Jürgen Moltmann’s The Church in the Power of the Spirit continues to be one of the most impressive books I’ve yet encountered from him. In fact, I’ve found Moltmann’s work here quite helpful in light of the recent discussions about the viability of Hauerwas’s ecclesiology that have emerged from Nate Kerr’s book, Christ, History and Apocalyptic.
Hauerwas certainly has a strong tendency to see the task of the church in light of the challenges of modernity. In light of the modern situation — of individualism, Western ideology, etc. — the church must be intentional in the work of ecclesial culture-making in order to form different, truly virtuous persons who can inhabit the world differently, thereby bearing witness to the gospel. The social challenges of modernity require an ecclesial response of resistance and counter-construction.
Whether this critique ultimately sticks with full force to Hauerwas doesn’t matter too much for the purposes of my point here. Clearly it is undeniable that this sort of theological anxiety about modernity is widespread. It can be easily found all over conservative evangelicalism with its deep-seated terror that “we” are losing control of America. However it is no less present in the political sentiments of John Milbank and his own critiques of modernity and arguments for some sort of global Christian socialism.
Moltmann, however cuts past this. The unrest that the modern situation poses to the church is decidedly secondary — at best — to the unrest that lies at the heart of the church itself. The church is unsettled, unstable precisely because it bears witness to the triune God present through Christ in the Spirit. The crucified Christ is not a stable center, but a transcendent voice that cannot be domesticated by the church into their own possessed message. The presence of Christ in the Spirit pertains to nothing less than the total transformation of the world into the messianic kingdom of God. This is not a reality the church possesses within itself, but rather one that it obediently receives, never quite knowing what it will ultimately mean. “What no eye has seen, nor ear heard, nor the human heart conceived, what God has prepared for those who love him” (1 Cor 2:9). Thus, as Moltmann argues:
[I]t can by no means be merely the unrest of our time which causes the unrest of the church. Nor can it merely be the present revolutionary situation which makes it essential for the church and its teaching to find new bearings. . . [I]ts ‘unrest’ is implicit in itself, in the crucified Christ to whom it appeals and in the Spirit which is its driving power. The unrest of the times points it to this inner unrest of its own. The social and cultural upheavals of the present draw its attention to that great upheaval which it itself describes as ‘new creation’, as the ‘new people of god’, when it testifies to the world concerning the future of ‘the new heaven and the new earth’. What is required today is not adroit adaption to changed social conditions, but the inner renewal of the church by the Spirit of Christ, the power of the coming kingdom.

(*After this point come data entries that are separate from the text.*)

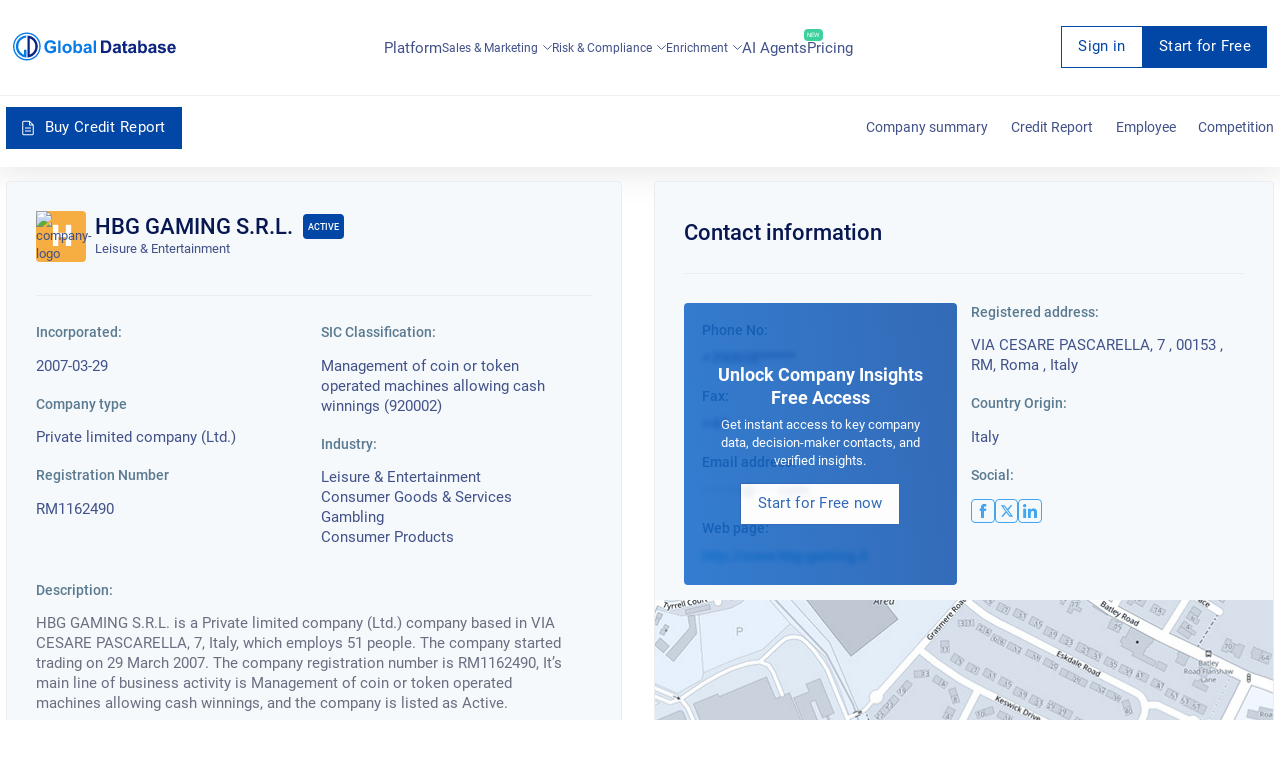

--- FILE ---
content_type: text/html; charset=utf-8
request_url: https://overlead.net/api/image/info
body_size: -115
content:
v1z3148166116apqz1eol84ayo5kwacjodr2ceodxfoje3fdzicf8xd4r7789x5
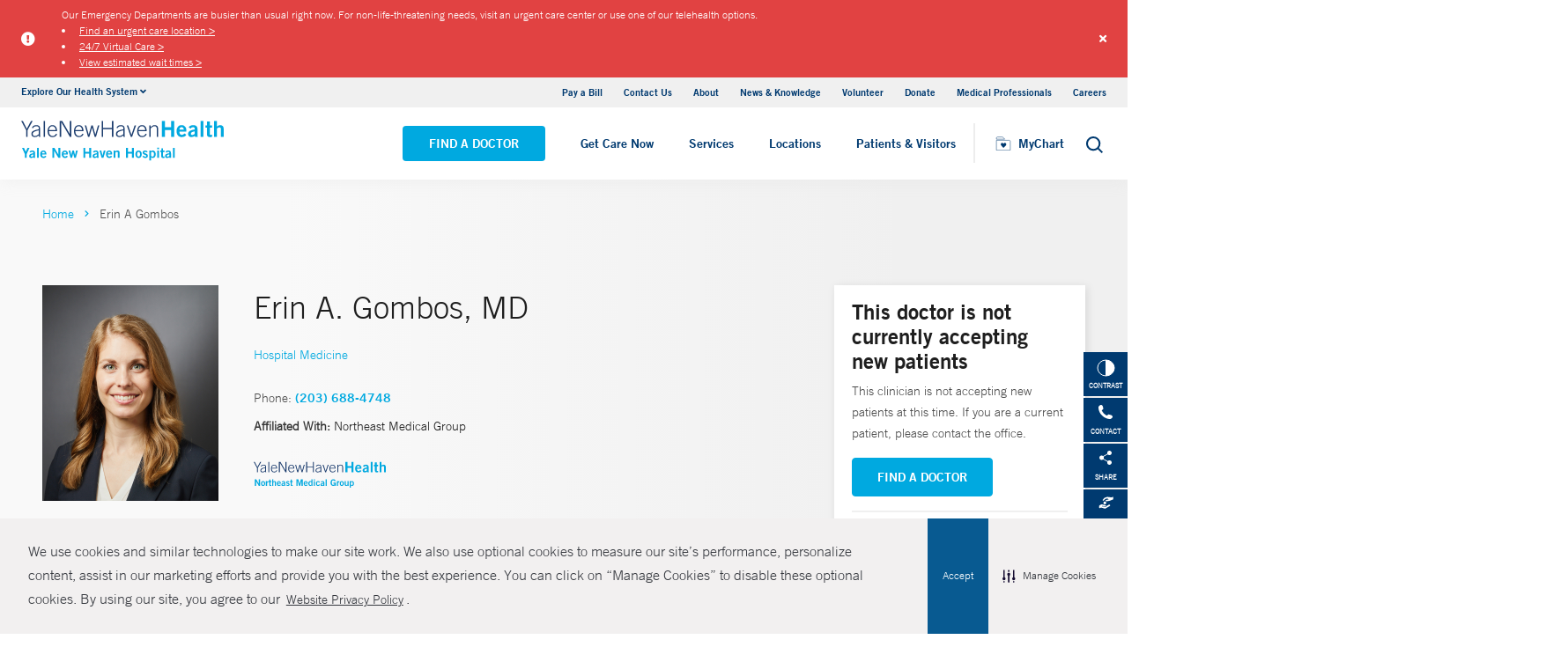

--- FILE ---
content_type: image/svg+xml
request_url: https://www.ynhh.org/Dist/img/check-mark_accepted.svg
body_size: -156
content:
<svg width="48" height="48" viewBox="0 0 48 48" xmlns="http://www.w3.org/2000/svg">
    <g fill="none" fill-rule="evenodd">
        <circle fill="#8DC63F" cx="24" cy="24" r="24"/>
        <path d="M33.63 15.425 19.633 29.417l-6.263-6.263a2.077 2.077 0 0 0-2.931 0 2.077 2.077 0 0 0 0 2.931l7.729 7.73c.406.406.936.606 1.465.606.53 0 1.06-.2 1.466-.607l15.464-15.457a2.077 2.077 0 0 0 0-2.932 2.065 2.065 0 0 0-2.931 0z" fill="#003A70" fill-rule="nonzero"/>
    </g>
</svg>
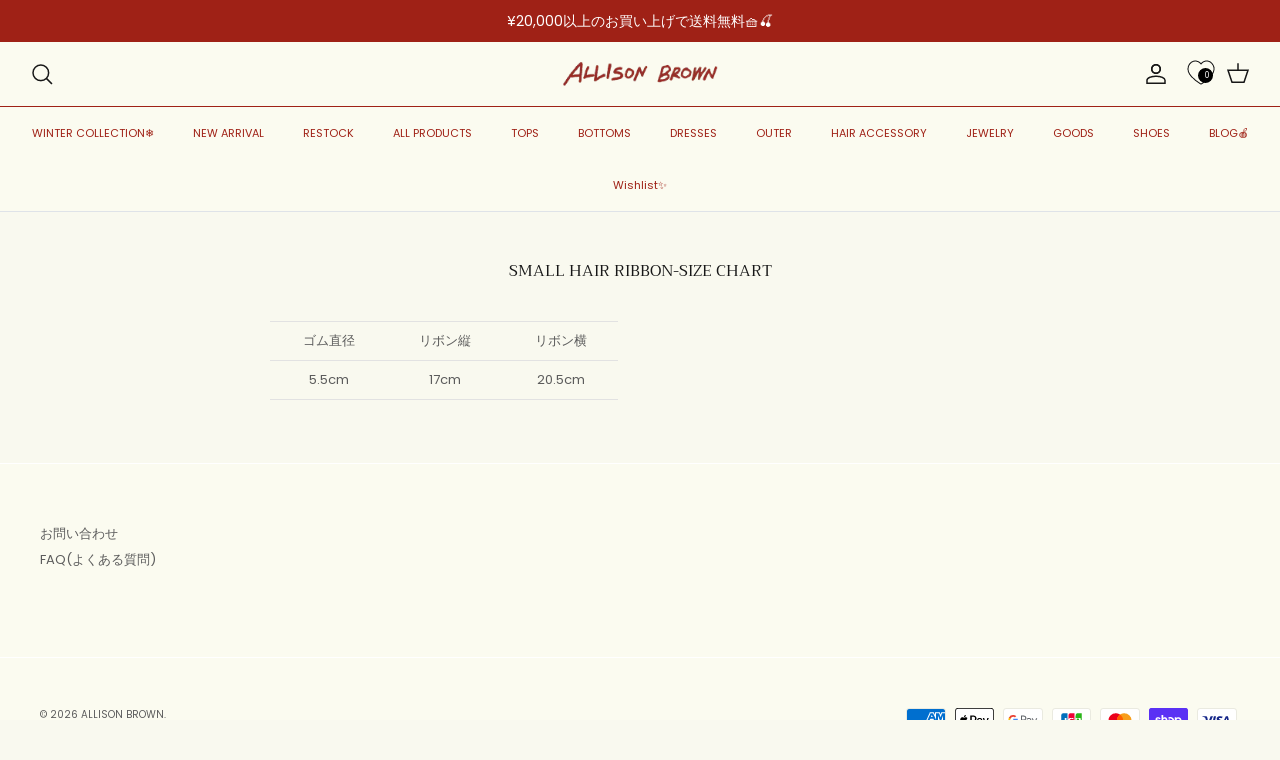

--- FILE ---
content_type: text/html; charset=UTF-8
request_url: https://setubridgeapps.com/coming-soon-product/app/src/public/get_timezone?shop=1ea02d-2.myshopify.com&store_timezone=Asia%2FTokyo
body_size: -303
content:
{"dateTime":"2026\/01\/24 01:27:49","timezone":"Asia\/Tokyo"}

Note, in this schema the sentiment that animates the church is one of eschatological joy. Our own “unrest” lies in our hope for the coming renewal of all things in Christ, a renewal that we cannot grasp, control, possess, or ever fully anticipate. The church, oriented by this sort of doxological, eschatological hope is not overly worried about the supposed threats of “modernity” to “traditional Christianity” or other such melodramatic notions of where Western civilization is going wrong. In the place of furtive anxiety about losing control of the cultural formations of the West we are invited into a missional messianic life of trust and hope in the the coming kingdom of God.
All of this turns of course on a sort of reckless confidence that the triune God of the Bible is, in fact, living and active. That this kingdom actually is being brought about in Christ and the Spirit. This orientation requires an utterly foolish trust that God truly acts and is acting. That the kingdom of God is indeed coming as a gift that we could not secure for ourselves.